Hayata geçirdiğimiz hizmetleri uzun vadeli olarak planlamak zorundayız. Kalıcı eserler bırakma iddiasında olanlar için "günü kurtarmak" yoktur, "yarını inşa etmek" vardır. Siyasi tavır ve adımlarımızı 23 yıldır bu yönde gerçekleştiriyoruz.
Bizim siyasetimiz, milletimizin sadece bugünkü ihtiyaçlarını gidermekle sınırlı değildir. Bir şeylerin ihtiyaç haline gelme potansiyelini önceden tespit edip erken önlem alma siyasetidir.

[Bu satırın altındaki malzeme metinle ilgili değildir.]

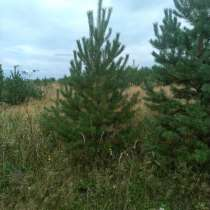 Сосна обыкновенная с корнем, в Челябинске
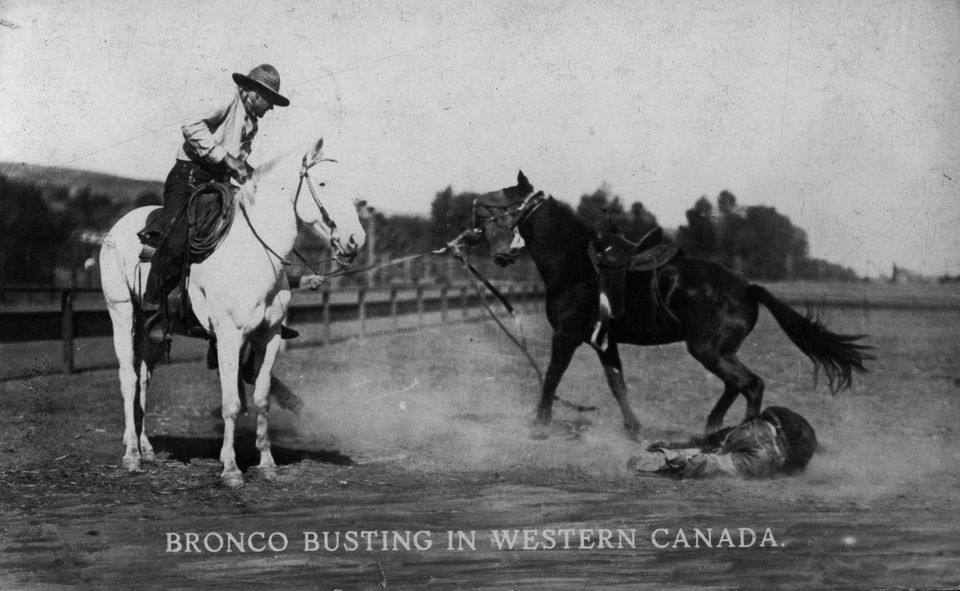 Old West horse breaking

Bu refleksi geliştirmenin en doğru yolu, ülkemizin gelişim potansiyellerini, küresel ölçekte üretilen bilgiyi, yeni teknolojileri ve uluslararası araştırmaları yakından takip etmek ve milli hafızayı referans almaktır.

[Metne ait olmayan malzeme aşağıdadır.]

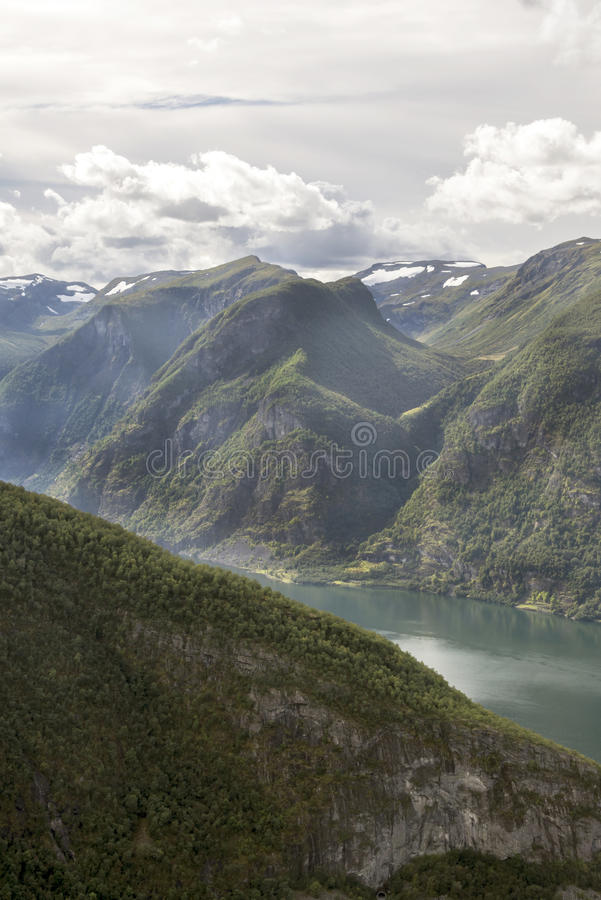 Fjord in southern Norway. On a sunny day. It´s a vertical picture royalty free stock images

Geleceğin ulaşımını yönlendiren küresel etkenler başlığı altında irdelediğimiz "şehirleşme" unsuru, kültür değerlerimizden soyutlanmamalı. Şehri medeniyetin vitrini, kültürün büyük aynası olarak gören; bir dil ve hafıza meselesi olarak nitelendiren Cemil Meriç'ten tutun da; mimarlık düşüncesi özelinde "şehrin ahlakı" kavramını literatüre kazandıran Turgut Cansever'e kadar birçok kıymetli isme müracaat etmek zorundayız.
Samiha Ayverdi'nin "şahsiyeti, lisanı, kültürü, ruhu olan şehir" yaklaşımına, Ahmet Hamdi Tanpınar'ın; şehri zaman, hafıza, ritim ve kültürel süreklilik bağlamında çözümlemesine ihtiyacımız var.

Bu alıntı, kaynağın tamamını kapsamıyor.